Page MenuHomePhabricator

Dump stats: collect monthly totals more efficiently
Closed, DeclinedPublic

Description

On largest dumps this routine can take hours, not trivial to rework though


Version: unspecified
Severity: minor

Details

Reference
bz46208

Event Timeline

bzimport raised the priority of this task from to Low.Nov 22 2014, 1:22 AM
bzimport set Reference to bz46208.
bzimport added a subscriber: Unknown Object (MLST).

One of the design anomalies that dates back to an era when the English dump could be parsed in minutes rather than days ;-)

Current implementation is really inefficient (bad coded) as for some metrics in WikiCountsOutput.pm data are established month by month, and for every iteration a recursive lookup occurs. The inefficiency grows over month by month, but speed improvements in hardware make it less urgent.

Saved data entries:
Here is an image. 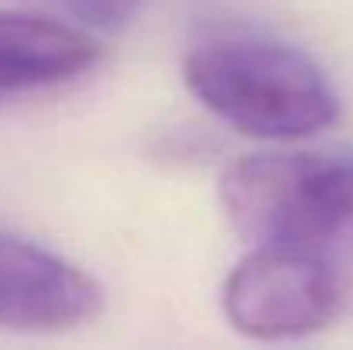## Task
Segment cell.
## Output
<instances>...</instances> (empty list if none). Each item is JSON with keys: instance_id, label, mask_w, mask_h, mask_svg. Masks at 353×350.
<instances>
[{"instance_id": "1", "label": "cell", "mask_w": 353, "mask_h": 350, "mask_svg": "<svg viewBox=\"0 0 353 350\" xmlns=\"http://www.w3.org/2000/svg\"><path fill=\"white\" fill-rule=\"evenodd\" d=\"M220 203L250 247L353 264V151H261L230 162Z\"/></svg>"}, {"instance_id": "2", "label": "cell", "mask_w": 353, "mask_h": 350, "mask_svg": "<svg viewBox=\"0 0 353 350\" xmlns=\"http://www.w3.org/2000/svg\"><path fill=\"white\" fill-rule=\"evenodd\" d=\"M182 76L210 114L250 137L295 141L340 120L326 72L302 48L268 35H216L185 55Z\"/></svg>"}, {"instance_id": "3", "label": "cell", "mask_w": 353, "mask_h": 350, "mask_svg": "<svg viewBox=\"0 0 353 350\" xmlns=\"http://www.w3.org/2000/svg\"><path fill=\"white\" fill-rule=\"evenodd\" d=\"M223 316L250 340H299L330 327L343 302V271L292 251L254 247L223 282Z\"/></svg>"}, {"instance_id": "4", "label": "cell", "mask_w": 353, "mask_h": 350, "mask_svg": "<svg viewBox=\"0 0 353 350\" xmlns=\"http://www.w3.org/2000/svg\"><path fill=\"white\" fill-rule=\"evenodd\" d=\"M103 289L79 264L24 237L0 231V327L55 333L90 323Z\"/></svg>"}, {"instance_id": "5", "label": "cell", "mask_w": 353, "mask_h": 350, "mask_svg": "<svg viewBox=\"0 0 353 350\" xmlns=\"http://www.w3.org/2000/svg\"><path fill=\"white\" fill-rule=\"evenodd\" d=\"M100 41L83 24L28 10H0V97L72 83L100 62Z\"/></svg>"}, {"instance_id": "6", "label": "cell", "mask_w": 353, "mask_h": 350, "mask_svg": "<svg viewBox=\"0 0 353 350\" xmlns=\"http://www.w3.org/2000/svg\"><path fill=\"white\" fill-rule=\"evenodd\" d=\"M69 17H76L83 28H103V31H117L123 28L134 14L141 0H55Z\"/></svg>"}]
</instances>
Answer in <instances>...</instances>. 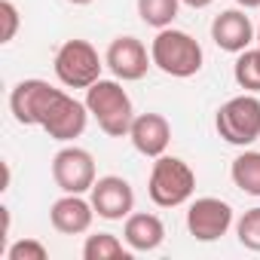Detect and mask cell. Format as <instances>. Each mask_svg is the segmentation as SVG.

### TASK REQUIREMENTS
[1] Answer the following from the dump stats task page, giving each answer on its own line marked to match:
(a) What severity is recorded for the task?
(b) What reference is given for the task?
(c) In which file are data for some metrics established month by month?
[2] Continue the dump stats task page, starting after its final sentence.

### RESPONSES BY TASK
[1]
(a) Minor
(b) bz46208
(c) WikiCountsOutput.pm

[2]
If Wikistats would change to incremental updates https://bugzilla.wikimedia.org/show_bug.cgi?id=46198 the issue is mute.

Aklapper edited subscribers, added: Aklapper; removed: ezachte, wikibugs-l-list.

Closing this ticket as Wikistats version 1 is dead per https://stats.wikimedia.org/Wikistats_1_announcements.htm . In case this ticket is still a valid bug report or feature request for Wikistats 2, then please reopen. Thanks a lot!